What is the point of that little rant? Simple, if you don’t have the resolution you can’t just make it up. The same rules apply. If you only collect the make and model of cars (like they did to get my parking tag) you can’t really say how much it would be to replace that vehicle. If that is your goal – you’re screwed. My solution is typically to think about all the data we are going to need and work backward.
This doesn’t always work out – Project X being an example.
The Thin Vertical Slice
There is another complication in this whole process. We do a lot of Thin Vertical Slicing. It is incredibly useful since it means we get better feed back from the users and it keeps us from building a lot of stuff we don’t end up needing. The down side is that when you are dealing with a lot of data that has to be collected (i.e. a world wide audit of something) – you have to decide – do you collect what you need now – or while you are there – do you grab as much as you can while you are there. Once you grab it – what do you do with it. Since if you track it but don’t include it in the tool you roll out – how do you keep the data up to date? If you ignore it – you’re going to be back to audit the rest eventually (or maybe you won’t? YAGAI (You Aren’t Gonna Audit It) a subset of YAGNI)
Matching The User
This is the real crux of the issue. Both Project X & Y obsessed over the actual. Project Y was a success – X was not. Why not? At the end of the day, a simple answer – matching the domain data to the user.
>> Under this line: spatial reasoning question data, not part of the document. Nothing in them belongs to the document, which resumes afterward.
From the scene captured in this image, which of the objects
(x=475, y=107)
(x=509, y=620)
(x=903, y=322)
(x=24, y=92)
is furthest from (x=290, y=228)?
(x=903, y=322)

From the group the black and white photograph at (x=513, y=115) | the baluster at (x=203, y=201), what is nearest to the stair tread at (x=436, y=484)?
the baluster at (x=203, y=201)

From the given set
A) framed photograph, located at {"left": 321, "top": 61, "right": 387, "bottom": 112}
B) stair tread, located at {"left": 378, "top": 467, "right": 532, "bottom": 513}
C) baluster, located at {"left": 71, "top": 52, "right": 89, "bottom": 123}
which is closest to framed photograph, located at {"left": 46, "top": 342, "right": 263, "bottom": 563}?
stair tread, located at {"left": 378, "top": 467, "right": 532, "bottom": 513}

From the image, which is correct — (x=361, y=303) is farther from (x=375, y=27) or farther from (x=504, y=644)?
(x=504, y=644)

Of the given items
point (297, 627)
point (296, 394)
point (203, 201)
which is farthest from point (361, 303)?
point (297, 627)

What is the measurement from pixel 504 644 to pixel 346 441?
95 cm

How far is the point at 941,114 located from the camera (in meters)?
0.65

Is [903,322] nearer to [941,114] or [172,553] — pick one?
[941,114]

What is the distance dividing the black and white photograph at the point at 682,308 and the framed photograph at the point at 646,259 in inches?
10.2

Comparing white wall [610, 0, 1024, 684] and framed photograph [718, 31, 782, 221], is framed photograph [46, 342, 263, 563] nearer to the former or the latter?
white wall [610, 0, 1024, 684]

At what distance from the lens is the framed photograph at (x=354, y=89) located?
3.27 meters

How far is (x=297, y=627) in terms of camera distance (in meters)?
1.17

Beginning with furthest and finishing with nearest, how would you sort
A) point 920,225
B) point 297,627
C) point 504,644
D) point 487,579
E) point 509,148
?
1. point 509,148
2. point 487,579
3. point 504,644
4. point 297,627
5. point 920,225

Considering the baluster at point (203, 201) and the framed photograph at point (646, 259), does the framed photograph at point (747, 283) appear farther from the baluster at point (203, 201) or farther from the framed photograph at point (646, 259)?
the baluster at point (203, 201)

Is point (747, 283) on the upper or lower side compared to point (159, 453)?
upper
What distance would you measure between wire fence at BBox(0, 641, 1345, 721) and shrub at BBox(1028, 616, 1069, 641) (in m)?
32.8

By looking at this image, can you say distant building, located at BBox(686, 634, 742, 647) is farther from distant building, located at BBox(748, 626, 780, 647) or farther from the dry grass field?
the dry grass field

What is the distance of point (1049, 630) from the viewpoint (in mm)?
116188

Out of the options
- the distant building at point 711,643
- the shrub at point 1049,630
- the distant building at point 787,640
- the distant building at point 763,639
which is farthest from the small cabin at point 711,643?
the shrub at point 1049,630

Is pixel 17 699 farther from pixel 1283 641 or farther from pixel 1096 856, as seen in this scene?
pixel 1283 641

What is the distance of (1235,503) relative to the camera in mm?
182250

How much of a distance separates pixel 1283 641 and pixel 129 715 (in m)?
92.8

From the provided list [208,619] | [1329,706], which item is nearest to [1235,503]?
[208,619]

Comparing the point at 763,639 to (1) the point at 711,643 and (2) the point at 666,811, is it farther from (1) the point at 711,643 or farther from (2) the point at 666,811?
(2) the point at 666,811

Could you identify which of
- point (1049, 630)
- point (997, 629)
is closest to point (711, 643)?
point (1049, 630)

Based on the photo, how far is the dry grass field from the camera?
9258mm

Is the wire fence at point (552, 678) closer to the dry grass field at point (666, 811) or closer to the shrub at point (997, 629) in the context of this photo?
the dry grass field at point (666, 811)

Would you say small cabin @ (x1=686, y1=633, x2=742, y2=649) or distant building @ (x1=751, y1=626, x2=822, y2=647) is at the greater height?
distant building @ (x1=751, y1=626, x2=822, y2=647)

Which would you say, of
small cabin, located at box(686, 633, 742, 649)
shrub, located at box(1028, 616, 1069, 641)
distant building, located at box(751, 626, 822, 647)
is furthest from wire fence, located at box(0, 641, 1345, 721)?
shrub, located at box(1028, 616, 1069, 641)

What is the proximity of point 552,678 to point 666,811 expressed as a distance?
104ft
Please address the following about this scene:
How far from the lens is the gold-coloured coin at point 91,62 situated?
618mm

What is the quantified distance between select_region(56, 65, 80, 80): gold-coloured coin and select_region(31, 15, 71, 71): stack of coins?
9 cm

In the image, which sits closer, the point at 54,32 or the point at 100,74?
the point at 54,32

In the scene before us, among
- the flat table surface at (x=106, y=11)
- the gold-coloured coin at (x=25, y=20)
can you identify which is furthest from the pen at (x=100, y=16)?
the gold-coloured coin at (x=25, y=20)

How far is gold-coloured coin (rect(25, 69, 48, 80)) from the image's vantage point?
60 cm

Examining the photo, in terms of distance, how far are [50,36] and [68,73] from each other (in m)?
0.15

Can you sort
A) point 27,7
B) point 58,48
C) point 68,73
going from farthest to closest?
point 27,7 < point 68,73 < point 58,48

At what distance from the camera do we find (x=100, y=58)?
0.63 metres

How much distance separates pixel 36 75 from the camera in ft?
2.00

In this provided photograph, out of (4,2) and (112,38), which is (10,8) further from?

In the case of Project Y, the users of the system were also obsessed with the actual data. The tool let them manage the data down to the smallest detail. Which made them more accurate and more effective. They felt no sense of overload because they were steeped in the details as part of the job. The tool just made it easier to switch to a new task. Awesome!
In the case of Project X, the users of the system didn’t care as much about the actual data. They just needed a couple of logical collections to make their decisions. The tool forced them to wade through so much data to get something done. Which meant when you were doing something very very complicated it was great – but most of the time things weren’t complicated – which means it sucked.
The lesson here is that we could have had both. We could have had the detail underneath (because we actually needed it to solve problems), but exposed less of it unless you wanted to dive in. We actually moved this way at the end of the project (some what unconsciously) – but by that time – other issues with the system were in the way of success.
Final Thoughts: So basically – keep in mind the problem you are trying to solve and the data required to do it, but overwhelm your users with that data at your own risk!
p.s. There is probably a corollary to this idea relating to integrating applications via services. I haven’t finished this idea – but its probably along these lines (Almost stolen verbatim from a friend). Namely – that when you are consuming services – focus on what you need – and nothing more. Meaning :
- Don’t validate data from the service you don’t care about. Since you don’t want to throw out a response because it includes stuff that doesn’t effect you
- Don’t ask for more data than you need – since you’re wasting resources and confusing the issue on what data you actually care about
Both things are part of the process of keeping the services from becoming to intertwined, but still manage to loop back to this idea of getting the detail level right.